Assume that we have a homogeneous space $M\simeq G/H$, where $G$ acts on $M$ transitively, and $H$ corresponds to the stabilizer of a generic point $x_0$, identified with the trivial coset $eH$.
Suppose that we are lucky enough so that the dimension of $M$ is even, and therefore we can endow the tangent space at the marked point $x_0$ with a nondegenerate skew-symmetric bilinear form $\omega_0$.
I am not very familiar with symplectic homogeneous spaces, so I am looking for general arguments or references towards answering the question:
QUESTION: what are the obstructions to left-translate the skew-symmetric bilinear form by transitivity of the action and end up with an honest symplectic structure $\omega$ on $M$?
If $H$ were trivial, and $G$ is compact, this could be done at least in two (a priori) different ways: pick a $G$-invariant metric on $M\simeq G$ by averaging any non-invariant one, then defining $\omega|_g = (g^{-1})^*\omega|_e$. This is a $G$-invariant 2-form on $G$ and it is therefore $\nabla^g$-parallel (Levi-Civita connection).
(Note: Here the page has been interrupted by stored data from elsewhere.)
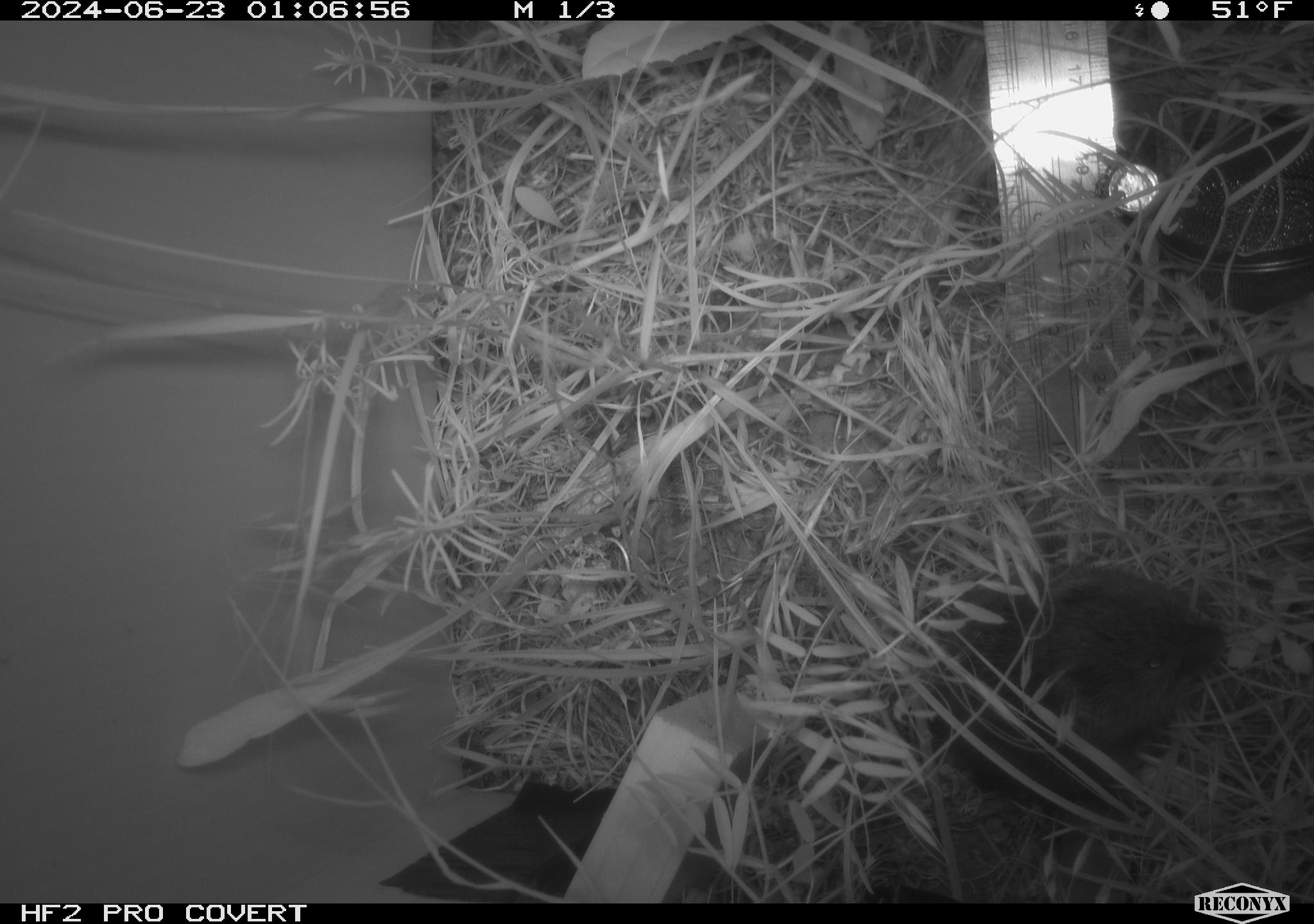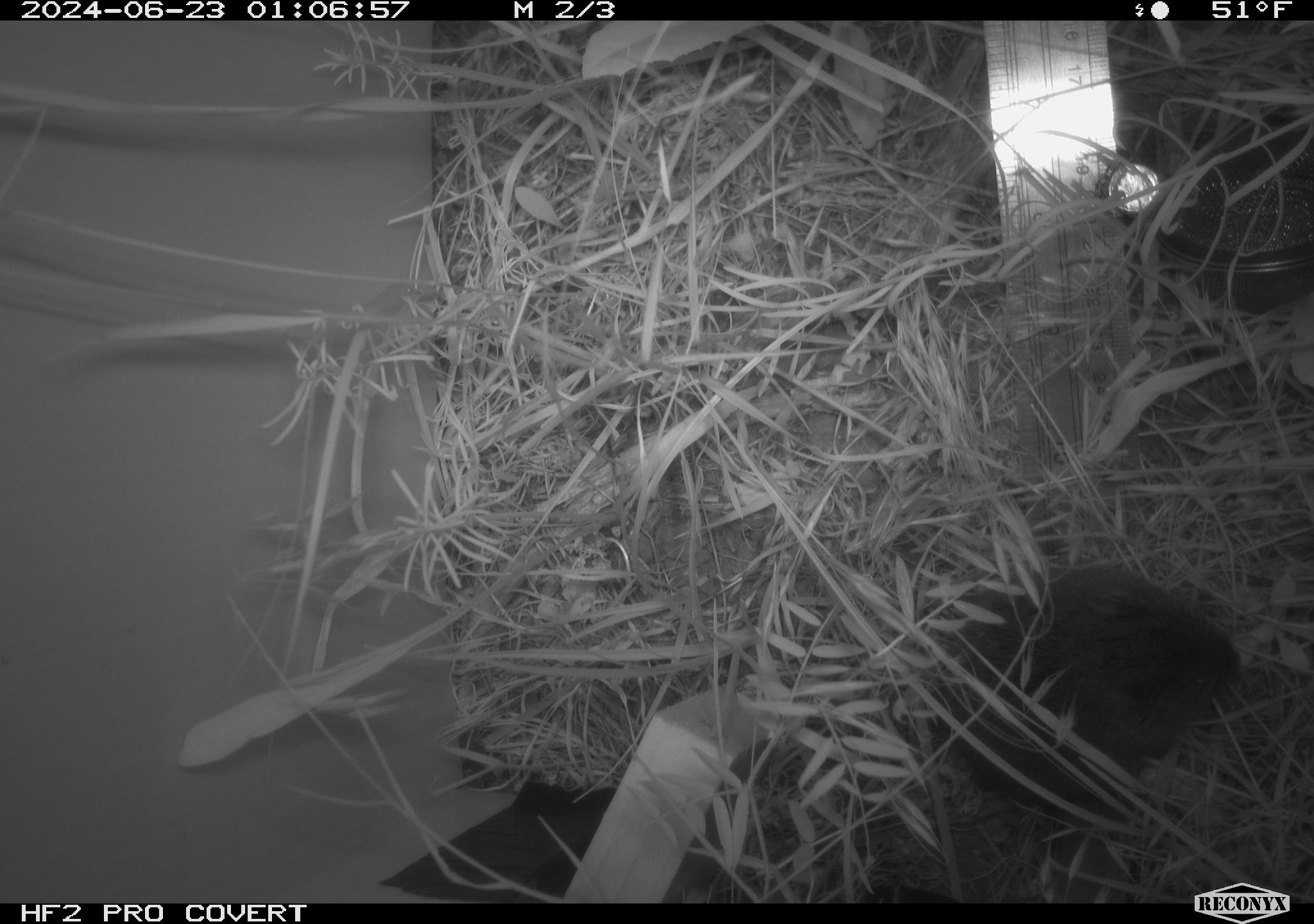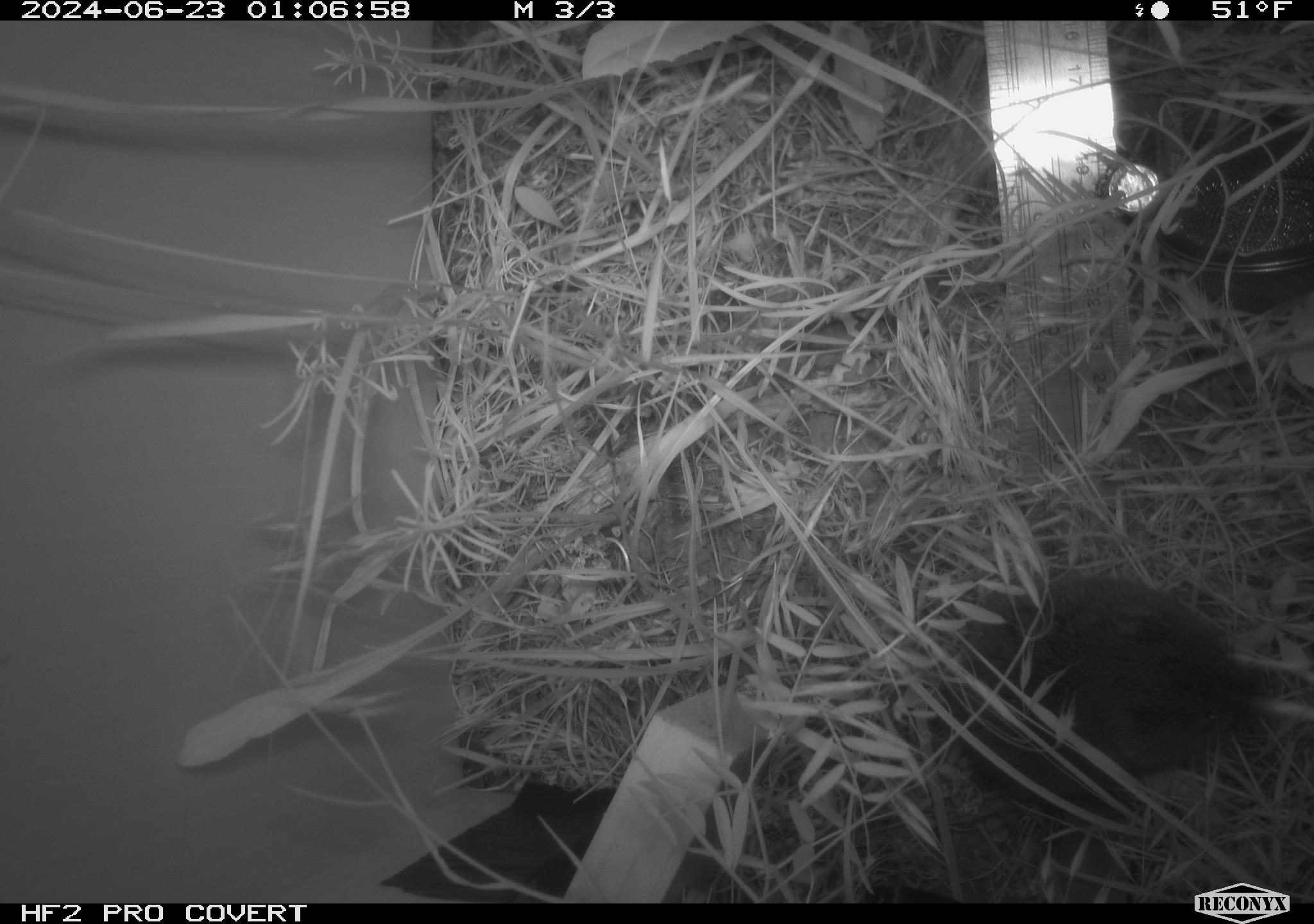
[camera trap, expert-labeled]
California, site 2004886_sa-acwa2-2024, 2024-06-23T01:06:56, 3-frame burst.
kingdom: Animalia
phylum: Chordata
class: Mammalia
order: Rodentia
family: Cricetidae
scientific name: Cricetidae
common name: hamsters, voles, lemmings, and allies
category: cricetidae family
A general argument shows that parallel forms (w.r.t. any torsion-free connection) are closed, so $\omega$ is indeed a symplectic form.
Alternatively, $G$ being a Lie group, it is parellalizable, so we are tasked with endowing the trivial even-rank tangent bundle with a skew-symmetric bilinear form, which is easily done.
Motivation and actual problem I want to solve: I want to be able to see the Kähler structure of the "Siegel Upper Half Space" $\frac{Sp(2n,\mathbb{R})}{U(n)}$ by identifying first its symplectic form and then its complex structure.